# REQUIREMENTS:
1. Decide whether each statement below agrees with the column on Liverpool's European Cup final win. Answer yes or no for each, and quote the words from the column that settle it.
(a) The Cabinet met at 9am.
(b) Liverpool led 3-0 at half time.
(c) The writer wanted Liverpool to win.
2. In two sentences, summarize the column on Liverpool's European Cup final win.
3. Answer these questions on the column on Liverpool's European Cup final win.
(a) Whom did a Downing Street spokesman quote as describing the match as a brilliant victory?
(b) Which team led 3-0 at half time?
(c) What had the writer first wanted to write about?

# SELECTED PASSAGE:
===

I wanted to write about how the story of three sisters who are all teenage mums has been turned into a media freak show. But then Liverpool won the European Cup final, and another freak show took centre stage, as everybody from Natasha Kaplinsky to Tony Blair appeared to transmogrify into plastic Scousers overnight.

Yesterday morning, a Downing Street spokesman was most keen to tell the world that when the Cabinet met at 9am, ‘they went into some detail on last night’s match. The Prime Minister described it as a brilliant victory.’ The Prime Minister’s message to the team went into more euphoric detail: ‘Unbelievable. Incredible. Brilliant. The whole country is very proud of you.’

It is indeed both unbelievable and incredible that the Prime Minister should think it his job to hold forth on the football affiliations of ‘the whole country’. Not for the first time, some of us found ourselves living in a different country from the one Tony Blair is on about. I wanted Milan to win. No, that’s not quite right. I was desperate for Milan to hammer Liverpool, and when the Italian team led 3-0 at half time, I hoped it might be six by the end.

===

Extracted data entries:
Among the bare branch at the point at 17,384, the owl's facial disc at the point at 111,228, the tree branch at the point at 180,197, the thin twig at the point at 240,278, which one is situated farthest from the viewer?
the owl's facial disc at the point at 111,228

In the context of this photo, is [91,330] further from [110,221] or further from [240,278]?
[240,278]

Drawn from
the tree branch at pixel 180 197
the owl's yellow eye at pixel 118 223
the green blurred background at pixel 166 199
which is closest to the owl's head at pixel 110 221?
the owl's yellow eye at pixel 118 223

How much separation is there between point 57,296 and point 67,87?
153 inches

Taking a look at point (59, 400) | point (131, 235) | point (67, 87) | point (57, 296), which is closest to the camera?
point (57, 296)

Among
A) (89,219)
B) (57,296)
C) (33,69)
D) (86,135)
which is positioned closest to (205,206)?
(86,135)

===

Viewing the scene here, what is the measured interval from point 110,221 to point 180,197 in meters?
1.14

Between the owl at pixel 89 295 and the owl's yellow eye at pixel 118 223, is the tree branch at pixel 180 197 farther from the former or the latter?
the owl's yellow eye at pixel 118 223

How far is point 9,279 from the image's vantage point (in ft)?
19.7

===

# PER-TASK ANSWERS:
1.
(a) Yes: "when the Cabinet met at 9am"
(b) No: "when the Italian team led 3-0 at half time"
(c) No: "I wanted Milan to win."

2. The writer meant to discuss how the story of three sisters who are all teenage mothers had become a media freak show, but Liverpool's European Cup final win produced another freak show, with everyone from Natasha Kaplinsky to Tony Blair seeming to turn into plastic Scousers overnight. Objecting to the Prime Minister speaking for "the whole country" in calling the match a brilliant victory, the writer admits to having been desperate for Milan to hammer Liverpool.

3.
(a) The Prime Minister.
(b) The Italian team, Milan.
(c) How the story of three sisters who are all teenage mothers has been turned into a media freak show.